Besides the shallow turn at the neck, Skullgrin is only articulated at the arms. That’s about the best you’re gonna get from a Pretender shell. It is what it is.

Comparison

Shown: 2022 Transformers Legacy deluxe-class Skullgrin; 2018 Transformers Power of the Primes Prime Master Liege Maximo (In Skullgrin decoy armor).

Skullgrin is tall and imposing in his shell, towering over most other Transformers. Both the 2018 and 2022 homages to the character are pretty faithful to the overall attitude of the G1 figure, but feature more defined sculpted details. I wish the Legacy toy kept the fuchsia, but instead it adopted the darker purple of the inner robot – about which more in a moment.

Opening Shell

Shell open

You have to remove the belt before the shell can open up. Most of the humanoid Pretenders have removable belts, and some have to be removed to separate the shell, but the design of Skullgrin’s belt seems to be unique among the series.

Robot in shell

Skullgrin’s arms rotate back and his toes point to allow him to sit inside the shell. There’s no mechanism to hold him inside, he just rests in there.

Vehicle Mode

Vehicle mode front view
Vehicle mode rear view

Skullgrin transforms into a crab-like “assault tank.” As with most Pretenders, it’s vague, but some evocative details include the twin cannons, the molded tank treads on the rear, and a purple canopy on top. Some translucent stickers provide extra mechanical detail.

The slagmaker carbines attach to the sides of the tank via 5mm posts.

Underside

The tank rolls on three wheels – two mounted under the treads, and a large one in front.

Comparison

The 2022 Legacy toy transforms into a similarly vague tank mode evocative of the original, including the side-mounted rifles, turret on top, and treads at the back.

Robot Mode

Robot mode front/back

Skullgrin’s transformation involves flipping out his legs, twisting the arms forward, and folding out the hands and feet.

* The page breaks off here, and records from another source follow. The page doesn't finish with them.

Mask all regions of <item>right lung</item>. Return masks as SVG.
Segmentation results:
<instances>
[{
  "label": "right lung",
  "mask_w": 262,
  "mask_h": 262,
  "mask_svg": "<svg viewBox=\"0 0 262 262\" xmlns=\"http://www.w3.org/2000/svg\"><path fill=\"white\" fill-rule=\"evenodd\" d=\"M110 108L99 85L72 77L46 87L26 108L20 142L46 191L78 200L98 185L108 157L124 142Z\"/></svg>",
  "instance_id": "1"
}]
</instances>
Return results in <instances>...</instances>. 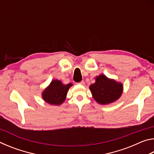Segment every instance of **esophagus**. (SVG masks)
<instances>
[{"mask_svg":"<svg viewBox=\"0 0 154 154\" xmlns=\"http://www.w3.org/2000/svg\"><path fill=\"white\" fill-rule=\"evenodd\" d=\"M78 84H80V85H85V82L84 81H82V82L78 83Z\"/></svg>","mask_w":154,"mask_h":154,"instance_id":"esophagus-1","label":"esophagus"}]
</instances>
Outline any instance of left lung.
I'll list each match as a JSON object with an SVG mask.
<instances>
[{
	"mask_svg": "<svg viewBox=\"0 0 154 154\" xmlns=\"http://www.w3.org/2000/svg\"><path fill=\"white\" fill-rule=\"evenodd\" d=\"M90 90L96 102L107 105L119 98L123 92V85L109 79L105 75H100L96 77V82L90 85Z\"/></svg>",
	"mask_w": 154,
	"mask_h": 154,
	"instance_id": "obj_1",
	"label": "left lung"
}]
</instances>
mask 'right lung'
Returning a JSON list of instances; mask_svg holds the SVG:
<instances>
[{"label":"right lung","mask_w":154,"mask_h":154,"mask_svg":"<svg viewBox=\"0 0 154 154\" xmlns=\"http://www.w3.org/2000/svg\"><path fill=\"white\" fill-rule=\"evenodd\" d=\"M72 85V83L64 85L61 81L54 79L42 92V98L50 105H61L66 99L68 90Z\"/></svg>","instance_id":"add662e5"}]
</instances>
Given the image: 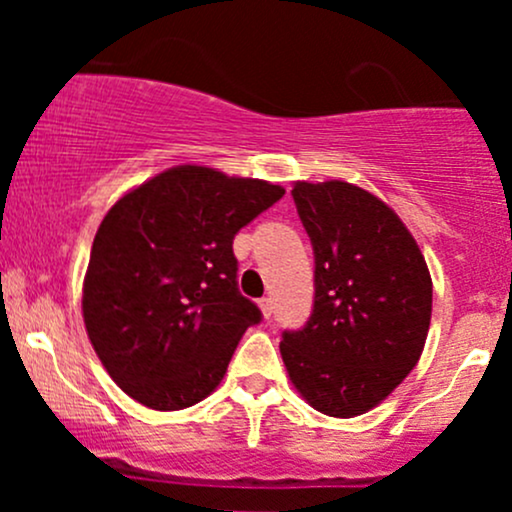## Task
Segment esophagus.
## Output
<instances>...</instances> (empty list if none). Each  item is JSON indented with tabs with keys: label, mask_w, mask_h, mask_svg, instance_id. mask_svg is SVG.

You can flip out the alt mode cannons to give him gun hands if you wish.

He’s molded in dark gray and maroon plastic, and has two paint applications – one for his face and one for his canopy – in slightly brighter purple.

Head close-up

The head sculpt doesn’t evoke much beyond “robot guy,” which does seem to reflect Skullgrin’s personality well. He is “cold and logical” until he climbs into his shell, which turns him into a battle-crazed freak.

Armed up

For armament, Skullgrin can equip the slagmaker carbines in each hand by way of 3mm posts. You could combine them, but the dual carbine handle is 5mm, so he’d have to hold the gun sideways. The sword can’t be held by the inner robot at all.

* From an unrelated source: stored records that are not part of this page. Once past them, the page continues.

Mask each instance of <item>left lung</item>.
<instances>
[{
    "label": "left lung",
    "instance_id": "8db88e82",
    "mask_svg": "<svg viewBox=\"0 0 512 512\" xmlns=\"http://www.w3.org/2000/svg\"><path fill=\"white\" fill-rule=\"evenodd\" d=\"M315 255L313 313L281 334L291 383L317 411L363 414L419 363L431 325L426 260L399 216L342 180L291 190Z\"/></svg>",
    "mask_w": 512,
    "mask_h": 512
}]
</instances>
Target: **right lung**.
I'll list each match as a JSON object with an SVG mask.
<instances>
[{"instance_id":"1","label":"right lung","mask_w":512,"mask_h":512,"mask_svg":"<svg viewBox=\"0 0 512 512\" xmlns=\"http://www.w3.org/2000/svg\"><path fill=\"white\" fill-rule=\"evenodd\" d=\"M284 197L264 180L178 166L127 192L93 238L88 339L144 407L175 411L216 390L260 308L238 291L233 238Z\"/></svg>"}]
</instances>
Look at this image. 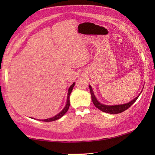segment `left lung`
<instances>
[{
    "mask_svg": "<svg viewBox=\"0 0 155 155\" xmlns=\"http://www.w3.org/2000/svg\"><path fill=\"white\" fill-rule=\"evenodd\" d=\"M89 88H90V92L91 94L92 101H93L94 106L97 108H98L99 110H101V111L104 112V113H110V114H118V113H120L124 110H126L137 100V98L139 97V96H137L132 101H130V103H127V104H120V105H114V106H108V105L101 104L97 100V98H95V96L94 95V93L93 92V89H92V87L90 86V85H89Z\"/></svg>",
    "mask_w": 155,
    "mask_h": 155,
    "instance_id": "left-lung-1",
    "label": "left lung"
}]
</instances>
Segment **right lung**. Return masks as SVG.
<instances>
[{
	"mask_svg": "<svg viewBox=\"0 0 155 155\" xmlns=\"http://www.w3.org/2000/svg\"><path fill=\"white\" fill-rule=\"evenodd\" d=\"M74 83L72 84L71 86L70 87V88H68V97H67V104H66L65 107L63 108V110H62L60 113H58V114L56 115V116L50 118H47V119H45V120H42V121H45V122H51V121H54L56 120L57 119H59V118H61L63 115L67 113L68 111L69 107H70V101H69V97H70V94L71 93V92L72 91V88H73L74 86Z\"/></svg>",
	"mask_w": 155,
	"mask_h": 155,
	"instance_id": "add662e5",
	"label": "right lung"
}]
</instances>
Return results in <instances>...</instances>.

Articulation is limited to the arms and legs. Since the front “spines” of the tank mode are the tops of the hips, posing the legs tends to look rather awkward.

Comparison

Shown: 2022 Transformers Legacy deluxe-class Skullgrin; 2018 Power of the Primes Prime Master Liege Maximo (inner robot).

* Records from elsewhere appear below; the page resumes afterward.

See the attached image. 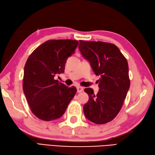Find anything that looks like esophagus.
Listing matches in <instances>:
<instances>
[{
    "label": "esophagus",
    "instance_id": "1",
    "mask_svg": "<svg viewBox=\"0 0 155 155\" xmlns=\"http://www.w3.org/2000/svg\"><path fill=\"white\" fill-rule=\"evenodd\" d=\"M84 91V88L82 87H80V86H78L77 87V91L78 93H81V91Z\"/></svg>",
    "mask_w": 155,
    "mask_h": 155
}]
</instances>
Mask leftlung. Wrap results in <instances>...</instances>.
I'll use <instances>...</instances> for the list:
<instances>
[{"mask_svg": "<svg viewBox=\"0 0 155 155\" xmlns=\"http://www.w3.org/2000/svg\"><path fill=\"white\" fill-rule=\"evenodd\" d=\"M79 50L90 63L99 80L97 94L85 88L89 100L84 106L85 116L96 124L112 121L121 110L130 87L127 59L115 44L80 40Z\"/></svg>", "mask_w": 155, "mask_h": 155, "instance_id": "1", "label": "left lung"}]
</instances>
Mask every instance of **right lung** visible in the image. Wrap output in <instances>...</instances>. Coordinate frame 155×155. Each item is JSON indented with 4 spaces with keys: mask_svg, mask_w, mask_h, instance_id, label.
I'll return each instance as SVG.
<instances>
[{
    "mask_svg": "<svg viewBox=\"0 0 155 155\" xmlns=\"http://www.w3.org/2000/svg\"><path fill=\"white\" fill-rule=\"evenodd\" d=\"M74 40H50L33 51L24 71L23 91L33 114L50 121L61 117L77 89L54 80L64 73L65 64L78 46Z\"/></svg>",
    "mask_w": 155,
    "mask_h": 155,
    "instance_id": "right-lung-1",
    "label": "right lung"
}]
</instances>
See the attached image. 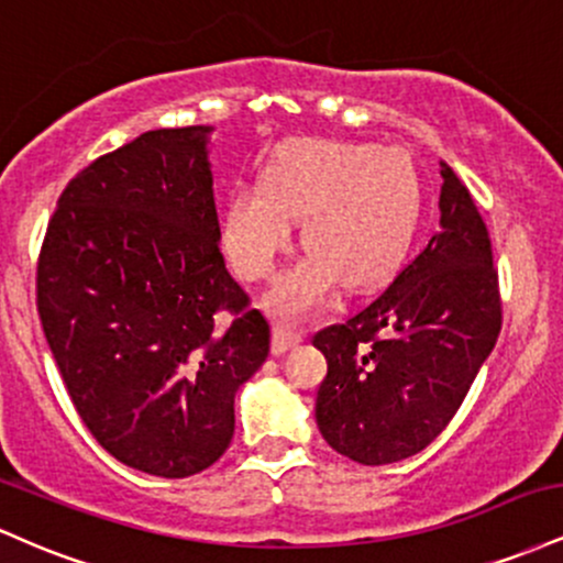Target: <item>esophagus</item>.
<instances>
[{
    "instance_id": "esophagus-1",
    "label": "esophagus",
    "mask_w": 563,
    "mask_h": 563,
    "mask_svg": "<svg viewBox=\"0 0 563 563\" xmlns=\"http://www.w3.org/2000/svg\"><path fill=\"white\" fill-rule=\"evenodd\" d=\"M301 341V333L294 331V328L286 325V322H275L273 331V352L275 354H286L290 346H296Z\"/></svg>"
}]
</instances>
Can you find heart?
<instances>
[{
  "mask_svg": "<svg viewBox=\"0 0 563 563\" xmlns=\"http://www.w3.org/2000/svg\"><path fill=\"white\" fill-rule=\"evenodd\" d=\"M423 211V177L402 147L367 142H296L264 172V185H241L224 206L222 238L245 280H267L288 251L301 217L307 254L267 296V309L299 320L346 288L376 286L397 269Z\"/></svg>",
  "mask_w": 563,
  "mask_h": 563,
  "instance_id": "heart-1",
  "label": "heart"
}]
</instances>
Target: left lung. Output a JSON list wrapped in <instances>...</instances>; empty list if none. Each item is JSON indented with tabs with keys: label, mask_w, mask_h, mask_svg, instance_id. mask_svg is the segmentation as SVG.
I'll return each mask as SVG.
<instances>
[{
	"label": "left lung",
	"mask_w": 563,
	"mask_h": 563,
	"mask_svg": "<svg viewBox=\"0 0 563 563\" xmlns=\"http://www.w3.org/2000/svg\"><path fill=\"white\" fill-rule=\"evenodd\" d=\"M439 230L363 309L322 328L320 434L363 466L405 461L448 429L503 325L487 224L448 164Z\"/></svg>",
	"instance_id": "obj_1"
}]
</instances>
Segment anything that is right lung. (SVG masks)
Wrapping results in <instances>:
<instances>
[{"instance_id":"add662e5","label":"right lung","mask_w":563,"mask_h":563,"mask_svg":"<svg viewBox=\"0 0 563 563\" xmlns=\"http://www.w3.org/2000/svg\"><path fill=\"white\" fill-rule=\"evenodd\" d=\"M203 126L156 129L84 166L36 260V309L76 412L115 461L164 479L230 448L269 322L219 251Z\"/></svg>"}]
</instances>
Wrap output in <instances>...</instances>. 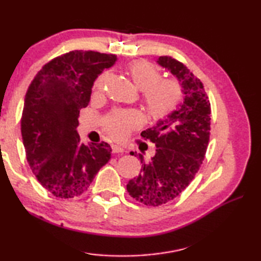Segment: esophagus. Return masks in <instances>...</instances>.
<instances>
[{"label": "esophagus", "instance_id": "1", "mask_svg": "<svg viewBox=\"0 0 261 261\" xmlns=\"http://www.w3.org/2000/svg\"><path fill=\"white\" fill-rule=\"evenodd\" d=\"M113 153H123L124 152V148L122 146H118V145H112Z\"/></svg>", "mask_w": 261, "mask_h": 261}]
</instances>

The Legacy toy takes a number of cues from the original inner robot, including the ridges on the ankles, the chest shape, and the maroon colors. The 2018 minifigure also has a surprising number of details similar to the original, down to tiny sets of tank treads on the legs.

Conclusion

Pretenders to the throne

The Pretenders are some of my favorite toys of the whole G1 line, and Skullgrin is a huge reason why. I adore the blend of fanciful creature and mechanical detail. I could dream up dozens of scenarios where Skullgrin uses his shell to tactical advantage against the surprised Autobots.

As a kid I never had Skullgrin or any complete Pretender, but I knew about them from the Marvel comics. If I’d owned him, he absolutely would have been a mid-to-upper tier foe in many of my stories, clashing with the Autobots again and again until some bigger, worse foe forced him to cooperate with them. He seems like the type.

Hopefully someday we’ll have a toy that adequately updates the whole G1 package without compromise – lower jaw and all.

How do you like this skull fella? Did you own one as a kid? Drop a comment below!

– Video Dracula

4 thoughts on “Dungeon Reviews: Pretender Skullgrin (1988)”

    1. Honestly, Transformers fiction could really play up the horror of Pretenders. Biomechanical grafting tech is just inherently disturbing.